Enrico schilderte seine Empfindungen und auch die Traumgestalt, die ihm erschienen war. Er berichtete Angelo, dass er dieser Gestalt in seinen Träumen schon häufig begegnet war. Er wusste nicht, warum er Angelo gegenüber so offen war.

Irgendetwas an dem Einsiedler flößte ihm Vertrauen ein.

Vielleicht war es einfach die Tatsache, dass er Elena gerettet hatte. »Was ist mit mir, Angelo?«, fragte er.

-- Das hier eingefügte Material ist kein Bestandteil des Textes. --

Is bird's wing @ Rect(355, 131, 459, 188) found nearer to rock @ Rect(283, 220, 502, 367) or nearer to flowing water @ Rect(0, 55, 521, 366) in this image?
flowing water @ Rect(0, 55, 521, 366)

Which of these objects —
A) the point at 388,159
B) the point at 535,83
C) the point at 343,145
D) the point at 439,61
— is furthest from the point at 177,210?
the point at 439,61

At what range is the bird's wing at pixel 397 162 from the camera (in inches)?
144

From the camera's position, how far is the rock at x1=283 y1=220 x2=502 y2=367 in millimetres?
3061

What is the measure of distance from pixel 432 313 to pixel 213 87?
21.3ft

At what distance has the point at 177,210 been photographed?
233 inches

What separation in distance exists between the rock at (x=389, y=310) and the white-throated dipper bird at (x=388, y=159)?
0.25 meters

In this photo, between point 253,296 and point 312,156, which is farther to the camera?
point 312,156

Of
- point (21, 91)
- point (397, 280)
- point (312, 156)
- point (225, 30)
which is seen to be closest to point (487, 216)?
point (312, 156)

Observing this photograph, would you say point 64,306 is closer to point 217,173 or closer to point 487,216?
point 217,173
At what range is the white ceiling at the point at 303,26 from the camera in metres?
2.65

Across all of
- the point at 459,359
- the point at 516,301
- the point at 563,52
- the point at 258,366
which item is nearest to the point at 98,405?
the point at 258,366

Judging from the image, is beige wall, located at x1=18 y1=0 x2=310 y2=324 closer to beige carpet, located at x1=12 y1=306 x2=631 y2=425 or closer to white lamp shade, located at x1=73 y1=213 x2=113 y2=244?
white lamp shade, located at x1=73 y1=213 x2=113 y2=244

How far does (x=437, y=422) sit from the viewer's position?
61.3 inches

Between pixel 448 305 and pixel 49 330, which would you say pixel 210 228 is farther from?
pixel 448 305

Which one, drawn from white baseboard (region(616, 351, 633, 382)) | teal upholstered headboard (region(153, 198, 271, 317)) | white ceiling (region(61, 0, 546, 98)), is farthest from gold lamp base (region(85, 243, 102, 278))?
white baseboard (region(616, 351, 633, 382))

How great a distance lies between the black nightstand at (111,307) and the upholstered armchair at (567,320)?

»Ich weiß es nicht. Aber mir wird klar, dass in dir mehr steckt, als ich ahnte.«

»Sie wissen auch nicht, warum ich diese Träume habe? Wie ich ihnen entfliehen kann?«

»Du kannst ihnen nicht entfliehen. Eines Tages wirst du dich dem Geflügelten stellen müssen.«

»Aber wer – oder was – ist er?«

»Vielleicht das Gute, vielleicht das Böse. Auf jeden Fall das, was du in ihm siehst.«

»Das ist keine Antwort, die mich zufrieden stellt, Angelo. Ich habe noch so viele Fragen.«

»Ich kann dir nicht mehr sagen. Ich bin müde und erschöpft.

Bitte!«

Der Einsiedler hob abwehrend die Hände, und jetzt erst bemerkte Alexander die roten Kreise in den Handtellern. Er dachte an seine gestrige Begegnung mit Kardinal Ferrio und an das Bildnis des heiligen Franz von Assisi. Die Wundmale des Herrn!

»Woher stammt das?«, fragte Enrico.

Aber Angelo schüttelte nur stumm den Kopf und wandte sich in Richtung Ausgang. Enrico fühlte sich ausgelaugt und hatte nicht die Kraft, ihn aufzuhalten. Außerdem wäre es auch nicht recht gewesen. Angelo hatte mehr getan, als er ihm jemals vergelten konnte.

Enrico wollte den schweren Kopf in seine Hände stützen.

Aber er erschrak und hielt mitten in der Bewegung inne. Auch seine Hände wiesen innen und außen die roten Flecke auf, schwächer als bei Angelo, aber eindeutig erkennbar. Vielleicht war es dieser Augenblick, in dem Enrico begriff, dass für ihn nach dieser Reise nichts mehr so sein würde wie zuvor. Hier in Italien würde sich sein Schicksal erfüllen.